(Problem):
Answer these questions from the omindex mailing-list message.
(a) Which existing Xapian class does the writer suggest the interface resemble?
(b) What is the only reason given for being able to set a database for that class?
(c) What does the ability to get the document written to help avoid?

(Page extract):
_ _ _ _ _

[Xapian-discuss] patch proposal: omindex library or daemon

Mon Oct 24 09:55:21 BST 2011

On 24 October 2011 07:30, Liam <xapian at networkimprov.net> wrote:
> Ah, right; still coming up to speed here. I suppose you could wrap it in a
> MimeDocument subclass? But a pure helper function would be fine.
>
> The omindex routines currently depend on a global Database variable, I
> believe? Maybe that's not an issue for the lib tho...

I think maybe you'd want an interface similar to TermGenerator:
http://xapian.org/docs/apidoc/html/classXapian_1_1TermGenerator.html

Specifically, the things that I think you'd want to copy from TermGenerator are:

 - ability to set the document that the TermGenerator is going to
write data to. This means you can put some data into the document
yourself, and then use the indexing routines to add more data.

 - ability to get the document that the TermGenerator has written data
to; this avoids you having to pass the document around along with the
TermGenerator in some situations.

 - ability to set the database that the TermGenerator should use when
writing spelling data..  The only reason you can set a database for
the TermGenerator is to store spelling information about words seen.

(Actually, I think there should really be some kind of class heirarchy
based around TermGenerator, to implement lots of different indexing
strategies, but that's an unnecessary distraction right now.)

_ _ _ _ _

(Data segment):
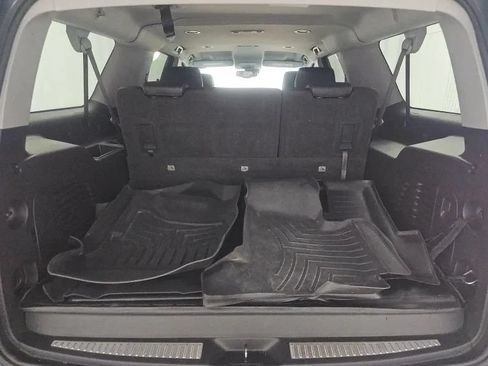 Used 2019 Chevrolet Suburban LT AWD/4WD image 5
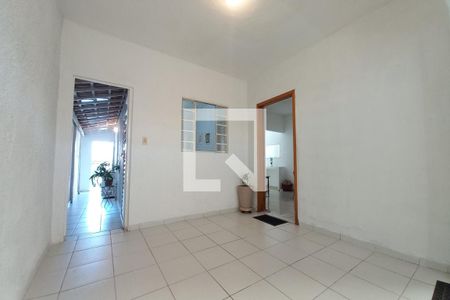 Casa à venda com 151m², 4 quartos e 1 vaga Casa à venda com 151m², 4 quartos e 1 vagaGaragem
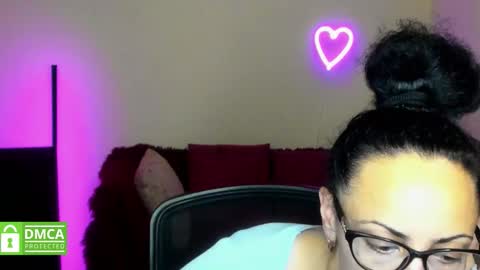 Arianna online show from October 2025 05:22:02 PM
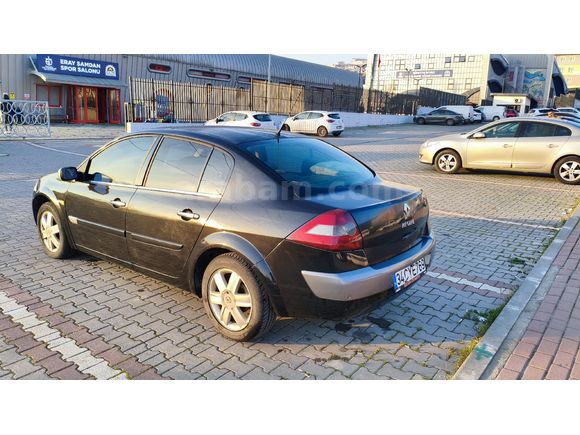 Sahibinden Renault Megane 1.6 Dynamique 2004 Model  274.600 km Siyah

_ _ _ _ _

(Task output):
(a) TermGenerator.
(b) To store spelling information about words seen.
(c) Having to pass the document around along with the TermGenerator in some situations.